Saved entries
═══
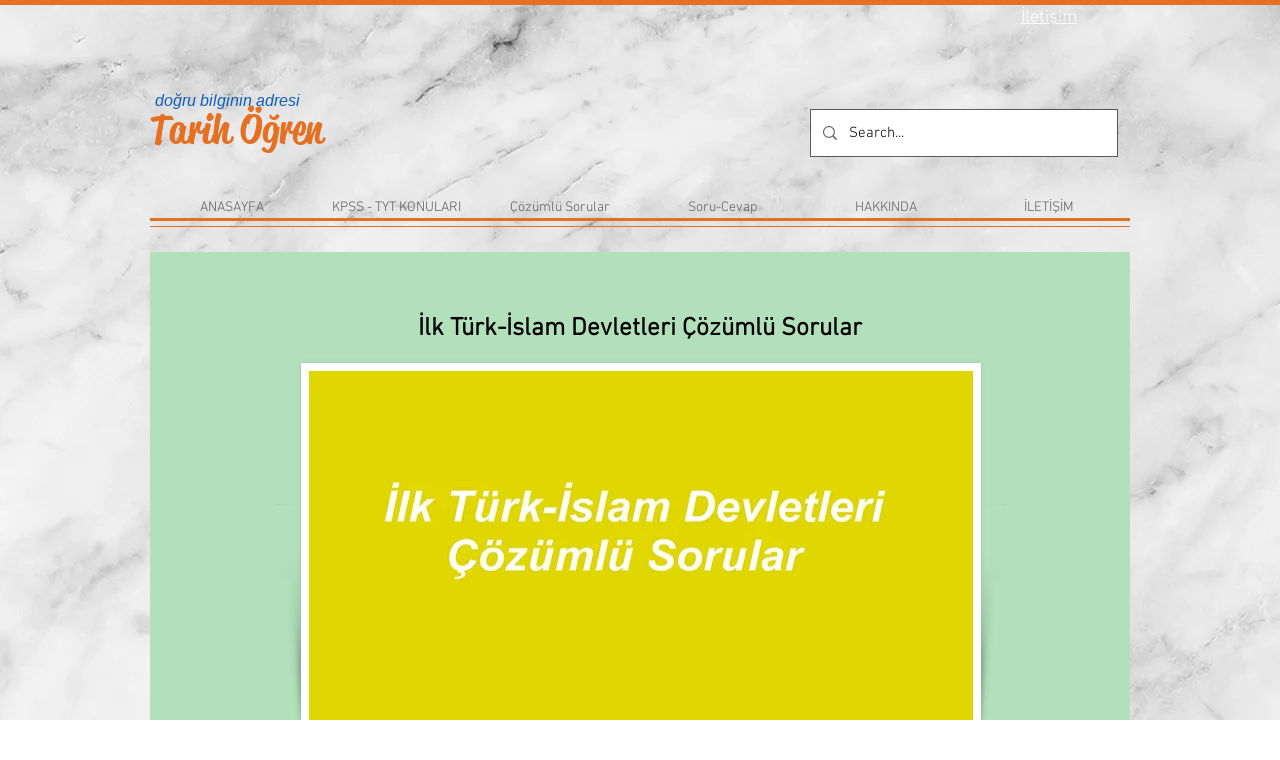

--- FILE ---
content_type: text/html; charset=utf-8
request_url: https://www.google.com/recaptcha/api2/aframe
body_size: 251
content:
<!DOCTYPE HTML><html><head><meta http-equiv="content-type" content="text/html; charset=UTF-8"></head><body><script nonce="IDARByOlACW34ySqtCJ9vw">/** Anti-fraud and anti-abuse applications only. See google.com/recaptcha */ try{var clients={'sodar':'https://pagead2.googlesyndication.com/pagead/sodar?'};window.addEventListener("message",function(a){try{if(a.source===window.parent){var b=JSON.parse(a.data);var c=clients[b['id']];if(c){var d=document.createElement('img');d.src=c+b['params']+'&rc='+(localStorage.getItem("rc::a")?sessionStorage.getItem("rc::b"):"");window.document.body.appendChild(d);sessionStorage.setItem("rc::e",parseInt(sessionStorage.getItem("rc::e")||0)+1);localStorage.setItem("rc::h",'1768956160638');}}}catch(b){}});window.parent.postMessage("_grecaptcha_ready", "*");}catch(b){}</script></body></html>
═══
Would you transcribe all of the entries above exactly, minus the images?

--- FILE ---
content_type: text/html; charset=utf-8
request_url: https://www.google.com/recaptcha/api2/aframe
body_size: 251
content:
<!DOCTYPE HTML><html><head><meta http-equiv="content-type" content="text/html; charset=UTF-8"></head><body><script nonce="IDARByOlACW34ySqtCJ9vw">/** Anti-fraud and anti-abuse applications only. See google.com/recaptcha */ try{var clients={'sodar':'https://pagead2.googlesyndication.com/pagead/sodar?'};window.addEventListener("message",function(a){try{if(a.source===window.parent){var b=JSON.parse(a.data);var c=clients[b['id']];if(c){var d=document.createElement('img');d.src=c+b['params']+'&rc='+(localStorage.getItem("rc::a")?sessionStorage.getItem("rc::b"):"");window.document.body.appendChild(d);sessionStorage.setItem("rc::e",parseInt(sessionStorage.getItem("rc::e")||0)+1);localStorage.setItem("rc::h",'1768956160638');}}}catch(b){}});window.parent.postMessage("_grecaptcha_ready", "*");}catch(b){}</script></body></html>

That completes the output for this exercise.